2024年11月22日(金)

立花聡の「世界ビジネス見聞録」

2019年9月6日

本当の原因はこれか?

 考え方としてはいろいろある。まず今回のデモで政府側が最終的に屈服し、「逃亡犯条例改正案の撤回」という要求を飲んだ。だったら、次の「普通選挙権」という要求も飲む可能性がある、という帰納法的な考え方だ。ただ、難易度は何段も上がる。「普通選挙権」といえば、香港を誰がコントロールするかという根本的な問題であり、北京政府はそう簡単に妥協するはずがない。

 すると、やはり米国の対中貿易戦争に便乗するしかない、という方向になる。そもそも、今回の条例改正案撤回という政府側の妥協はどのような背景に引き出されたのかをまず考えてみたい。

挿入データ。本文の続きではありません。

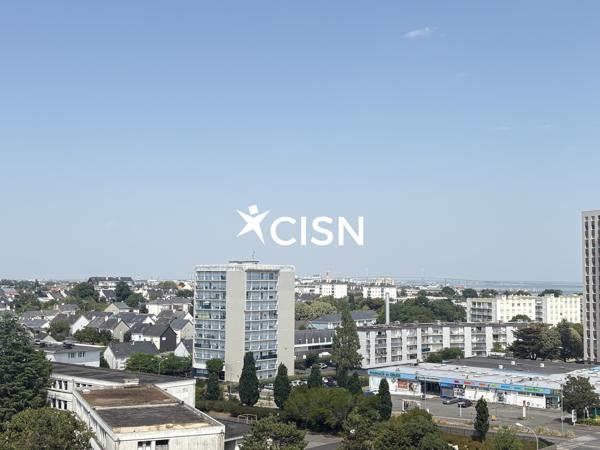 Achat appartement - 108m² - 44600 - Saint-Nazaire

 10月1日の中国建国70周年記念日祝賀行事があって、習近平主席や国家の体面を保つためにも、香港デモをそれまでに収束させなければならない。という理由もあるだろう。そこで最終的にどんな手段が考えられるかというと、まず最悪の「第2の天安門」を避け(参照:『香港が「第2の天安門」になり得ない理由とは?』)、香港政府管轄下のリソースをフル動員して、デモ参加者の大量逮捕や戒厳令の発布といった措置が選択肢として浮上する。ただし、これらの措置を実施すると、米国の制裁を招来する可能性がある。強硬手段はまずい。

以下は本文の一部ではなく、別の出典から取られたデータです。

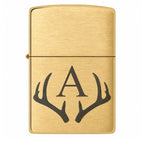 Personalized Gold Zippo Lighter – Custom Engraved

 さらになんと、9月4日という早い段階で林鄭行政長官があっさりと条例完全撤回の「敗北宣言」を出した。その理由は何であろうか。私の直感では、米国の「香港人権民主主義法案」が決定的な要因だったのではないかと思う。

 同法案は香港デモに関連し、基本的人権や自由への抑圧行動について、香港に付与された(中国本土と違う)優遇措置を取り消し、抑圧行動にかかわる関係者らの米国における資産を凍結し、米国入国を拒否するなどの制裁措置を含んでいる。特に資産凍結のダメージが大きい。一部の情報によれば、この「香港人権法案」は9月上旬の米国会で可決される可能性が高いといわれている。

 つまり条例完全撤回という香港市民側の要求を飲むことによって、米国の「香港人権法案」が立脚する基盤が崩れ、少なくとも法案現状のままでは可決できなくなるからだ。

 真相がどうであれ、香港問題が根底から解決されたわけではない。たとえ、デモなどの市民運動が今回沈静化したとしても、いつ再燃してもおかしくない。さらに、たびたびの騒動で香港の国際金融センターとしての基盤がすでにぐらついている。拙稿『香港騒動、最大の受益者がシンガポールであるワケ』にも指摘しているように、香港からの資金流出がすでに始まっている。